Avila was a facility comprised of both apartments and cottages and, at the time, was at full capacity. However, there was a new plan to add a 40-apartment lodge. A representative of Avila contacted the administrator at Kenwood at the time and proposed the possibility of creating a suite where the RSCJ could have a community. The Society leadership worked diligently to make this proposal a reality.

The chief finance officer at Kenwood along with the chief finance officer of the United States – Canada Province and Sister Marie Buonato were asked to work with the architect and builders of the new Lodge, which was later completed in 2010.

Sisters Betty Shearman, Arcadia Cotto, Jean Bautz, Mary Jane Sullivan, Elly Carr and Dorothy Murray made up the first community at Avila in the Spring of 2010. Today, there are 10 RSCJ residing at Avila. 

The community of RSCJ are delighted to be living with so many other residents and sharing the opportunities for friendship with those of varied backgrounds and religious beliefs. Each Sunday, the RSCJ celebrate the Eucharist with about 80 residents. There are three Catholic priests who live at Avila, as well. The entire Avila community is a wonderful model for sharing and honoring each person’s gifts and differences.

Abba House

Originally founded by Libby Hoye, RSCJ, and Mary Gen Smyth, RSCJ, Abba House of Prayer was turned over to the Diocese of Albany and directed by the Sisters of Mercy for a time. Then in 2008, Abba House of Prayer, was an ideal community for RSCJ leaving Kenwood. 

After renovations that made the house more accessible, RSCJ moved into Abba House in Albany, New York, in early November of 2008 and had their first Thanksgiving together.

Created as an “Independent Plus” community, the plan was that all but two of the RSCJ who lived at Abba House were in need of some light assistance in order to be eligible to live there. Throughout the past 12 years, it has been home for some 27 RSCJ, most of whom moved on to Teresian House when their need for care became more acute.  

Abba House has remained the “house of prayer,” of hospitality and of community that it was from its beginning. Currently, six RSCJ reside at Abba House.

Caritas

Caritas Residence is home to six RSCJ along with 46 Sisters of Charity and several lay women.

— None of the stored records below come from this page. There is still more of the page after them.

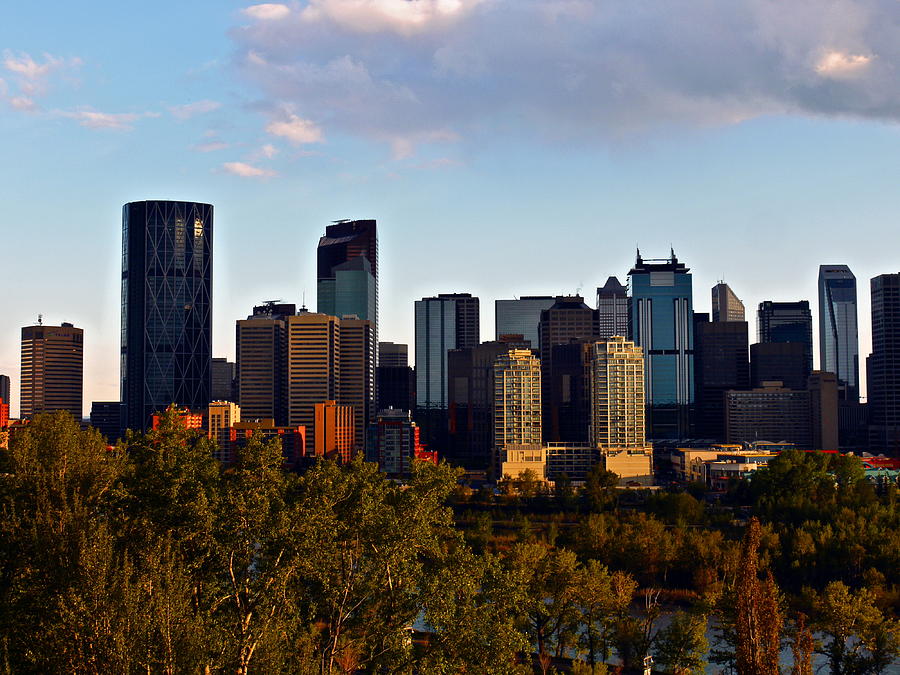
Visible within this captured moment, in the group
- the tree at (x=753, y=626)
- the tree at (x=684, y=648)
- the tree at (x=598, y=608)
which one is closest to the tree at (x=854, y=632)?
the tree at (x=684, y=648)

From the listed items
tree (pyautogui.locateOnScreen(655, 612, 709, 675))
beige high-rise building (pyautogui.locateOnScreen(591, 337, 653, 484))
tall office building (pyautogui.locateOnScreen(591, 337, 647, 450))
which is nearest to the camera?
tree (pyautogui.locateOnScreen(655, 612, 709, 675))

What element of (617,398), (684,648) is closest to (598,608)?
(684,648)

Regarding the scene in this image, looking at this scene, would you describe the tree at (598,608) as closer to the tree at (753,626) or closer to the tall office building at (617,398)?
the tree at (753,626)

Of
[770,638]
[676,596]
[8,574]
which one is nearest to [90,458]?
[8,574]

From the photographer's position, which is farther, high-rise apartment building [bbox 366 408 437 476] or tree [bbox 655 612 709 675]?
high-rise apartment building [bbox 366 408 437 476]

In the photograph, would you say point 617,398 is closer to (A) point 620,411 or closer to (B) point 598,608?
(A) point 620,411

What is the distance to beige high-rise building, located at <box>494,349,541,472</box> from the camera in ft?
615

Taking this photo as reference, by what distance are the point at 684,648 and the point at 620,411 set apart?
13374cm

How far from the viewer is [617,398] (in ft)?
609

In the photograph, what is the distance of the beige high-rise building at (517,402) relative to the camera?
18750 centimetres

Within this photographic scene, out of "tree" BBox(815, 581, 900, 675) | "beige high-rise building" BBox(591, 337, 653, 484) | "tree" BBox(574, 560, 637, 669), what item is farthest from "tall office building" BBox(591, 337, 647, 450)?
"tree" BBox(815, 581, 900, 675)

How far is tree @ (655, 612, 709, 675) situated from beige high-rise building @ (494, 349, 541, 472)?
130 m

Located in Halifax, Nova Scotia, the RSCJ Caritas community was established in 2014 when a decision was made to enter an agreement with the Sisters of Charity and relocate from Barat Residence to Caritas, the home of the retired Sisters of Charity.

Overlooking the beautiful Bedford Basin, Caritas offers a wide array of amenities. Each community member enjoys a private room and shares a main floor dining room, a hair salon, library and outdoor terrace. Luscious gardens and pathways provide a serene and uplifting environment for those who make walking part of their daily routine.

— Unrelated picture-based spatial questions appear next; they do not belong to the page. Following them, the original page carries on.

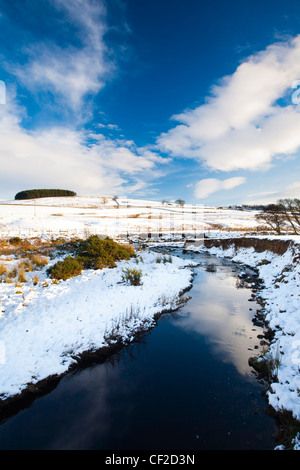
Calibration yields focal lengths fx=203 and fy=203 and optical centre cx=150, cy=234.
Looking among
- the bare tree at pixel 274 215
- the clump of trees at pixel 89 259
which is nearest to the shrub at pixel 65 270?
the clump of trees at pixel 89 259

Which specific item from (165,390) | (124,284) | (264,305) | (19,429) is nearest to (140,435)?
(165,390)

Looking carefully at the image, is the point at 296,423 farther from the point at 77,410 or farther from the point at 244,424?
the point at 77,410

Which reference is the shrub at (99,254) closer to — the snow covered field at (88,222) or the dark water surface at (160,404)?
the dark water surface at (160,404)

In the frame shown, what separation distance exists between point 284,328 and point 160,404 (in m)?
4.99

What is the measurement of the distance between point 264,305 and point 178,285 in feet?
15.1

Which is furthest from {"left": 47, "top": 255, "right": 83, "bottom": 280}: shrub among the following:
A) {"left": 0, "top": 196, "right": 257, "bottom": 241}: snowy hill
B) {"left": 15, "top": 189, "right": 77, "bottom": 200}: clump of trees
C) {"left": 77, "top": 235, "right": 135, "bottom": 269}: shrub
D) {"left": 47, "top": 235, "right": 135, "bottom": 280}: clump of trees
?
{"left": 15, "top": 189, "right": 77, "bottom": 200}: clump of trees

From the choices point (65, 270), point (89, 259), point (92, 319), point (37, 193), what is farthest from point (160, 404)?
point (37, 193)

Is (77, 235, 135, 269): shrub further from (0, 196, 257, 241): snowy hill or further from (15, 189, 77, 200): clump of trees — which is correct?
(15, 189, 77, 200): clump of trees

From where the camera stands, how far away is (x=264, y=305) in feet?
32.6

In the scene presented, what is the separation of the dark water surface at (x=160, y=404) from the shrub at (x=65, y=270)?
5.92m

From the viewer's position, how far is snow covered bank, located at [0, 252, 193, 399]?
18.1 ft

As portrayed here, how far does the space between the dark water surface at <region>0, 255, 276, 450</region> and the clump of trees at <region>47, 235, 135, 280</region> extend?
6.15m

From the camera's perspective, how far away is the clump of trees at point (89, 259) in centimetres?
1113
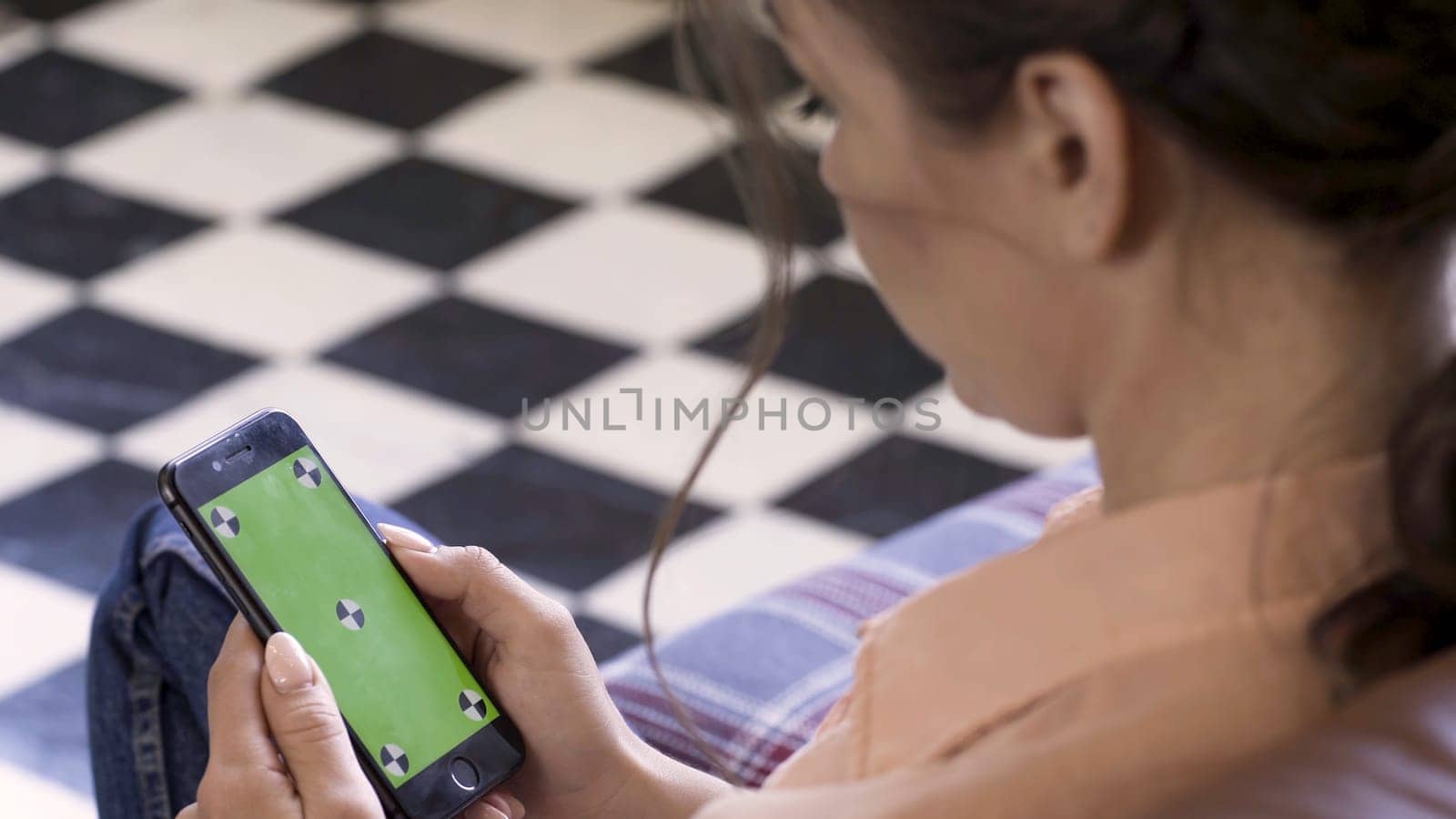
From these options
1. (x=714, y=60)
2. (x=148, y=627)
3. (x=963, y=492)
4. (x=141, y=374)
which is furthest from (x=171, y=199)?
(x=714, y=60)

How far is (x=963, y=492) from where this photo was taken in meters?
2.47

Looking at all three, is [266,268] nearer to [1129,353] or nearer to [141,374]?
[141,374]

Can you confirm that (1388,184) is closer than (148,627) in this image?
Yes

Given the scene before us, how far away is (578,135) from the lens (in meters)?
3.33

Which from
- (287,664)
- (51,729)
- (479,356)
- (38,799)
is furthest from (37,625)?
(287,664)

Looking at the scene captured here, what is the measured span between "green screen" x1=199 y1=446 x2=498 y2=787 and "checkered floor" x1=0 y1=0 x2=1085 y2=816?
1.01 metres

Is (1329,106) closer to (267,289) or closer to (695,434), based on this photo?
(695,434)

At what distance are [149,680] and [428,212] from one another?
186 cm

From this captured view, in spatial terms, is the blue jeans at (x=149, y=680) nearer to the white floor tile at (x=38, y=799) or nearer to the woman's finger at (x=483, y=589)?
the woman's finger at (x=483, y=589)

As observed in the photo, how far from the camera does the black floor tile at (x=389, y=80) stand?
340 cm

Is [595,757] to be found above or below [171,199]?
above

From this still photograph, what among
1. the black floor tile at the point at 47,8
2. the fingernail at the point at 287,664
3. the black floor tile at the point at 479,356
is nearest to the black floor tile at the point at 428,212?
the black floor tile at the point at 479,356

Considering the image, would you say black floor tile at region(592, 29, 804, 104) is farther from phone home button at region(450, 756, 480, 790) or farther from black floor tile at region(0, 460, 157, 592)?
phone home button at region(450, 756, 480, 790)

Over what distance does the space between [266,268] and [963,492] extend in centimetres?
113
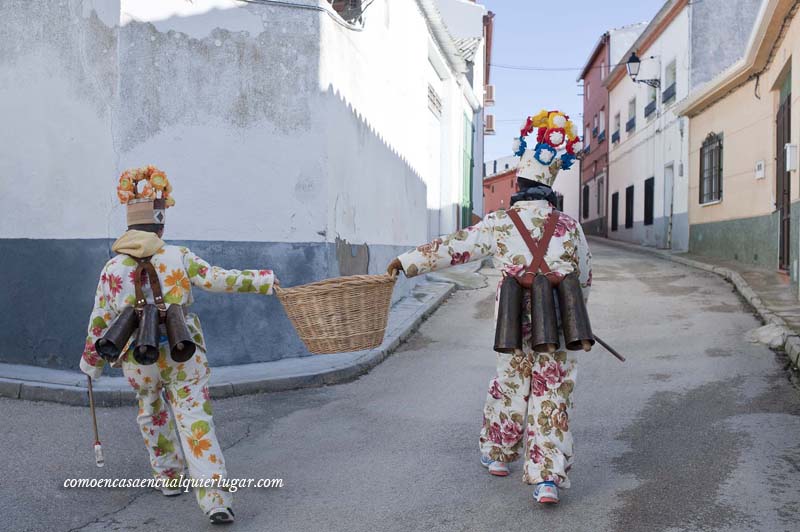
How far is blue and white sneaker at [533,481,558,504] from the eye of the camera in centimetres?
382

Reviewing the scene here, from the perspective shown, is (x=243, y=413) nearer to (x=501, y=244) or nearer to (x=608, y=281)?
(x=501, y=244)

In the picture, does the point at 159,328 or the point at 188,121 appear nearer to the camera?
the point at 159,328

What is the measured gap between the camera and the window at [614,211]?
27203mm

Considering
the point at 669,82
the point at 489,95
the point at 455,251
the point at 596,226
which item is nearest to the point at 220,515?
the point at 455,251

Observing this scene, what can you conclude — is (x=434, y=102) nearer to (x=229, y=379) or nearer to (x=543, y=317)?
(x=229, y=379)

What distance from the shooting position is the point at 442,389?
6.76 m

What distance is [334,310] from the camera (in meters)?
A: 3.96

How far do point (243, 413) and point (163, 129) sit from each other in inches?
116

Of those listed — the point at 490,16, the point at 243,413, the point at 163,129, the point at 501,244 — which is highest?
the point at 490,16

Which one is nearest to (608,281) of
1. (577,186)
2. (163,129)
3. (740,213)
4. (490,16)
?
(740,213)

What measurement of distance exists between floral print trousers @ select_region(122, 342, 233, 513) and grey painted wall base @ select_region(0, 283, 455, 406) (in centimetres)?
255

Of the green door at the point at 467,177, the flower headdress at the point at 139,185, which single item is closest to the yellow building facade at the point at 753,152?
the green door at the point at 467,177

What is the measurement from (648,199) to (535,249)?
63.7 ft

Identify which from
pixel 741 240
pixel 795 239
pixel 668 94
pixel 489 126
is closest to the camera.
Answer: pixel 795 239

Most important, the residence features a large chapel where Mass is celebrated six days a week. The RSCJ community plays a pivotal role in liturgical services, such as committee membership and participation.

The RSCJ residing at Caritas agree that the move has done much to enrich their lives, both as individuals and as a community.

Teresian House

In 2004, after the decision was made to close the former noviceship at Kenwood, a small group began looking for a nursing home in Albany, New York, for elderly and infirm RSCJ. As beds became available at Teresian House, Sister Pauline, O Carm, CEO of Teresian House, agreed to take all RSCJ in need of residence, even those who only needed assisted living, so that the community could stay together in one place. 

At one point, about 30 RSCJ resided at Tereisan House. Today, six RSCJ reside there. Although all are not on the same floor because of differing health needs, Teresian House gave the RSCJ a community room, in which they gather regularly and on special holidays. 

When a new RSCJ arrives at Teresian, those already there gather at the front door to welcome her and escort her to the chapel and to her new home. These women live among lay men and women in a 300-bed facility, embracing the meaning of “In ministry for life.”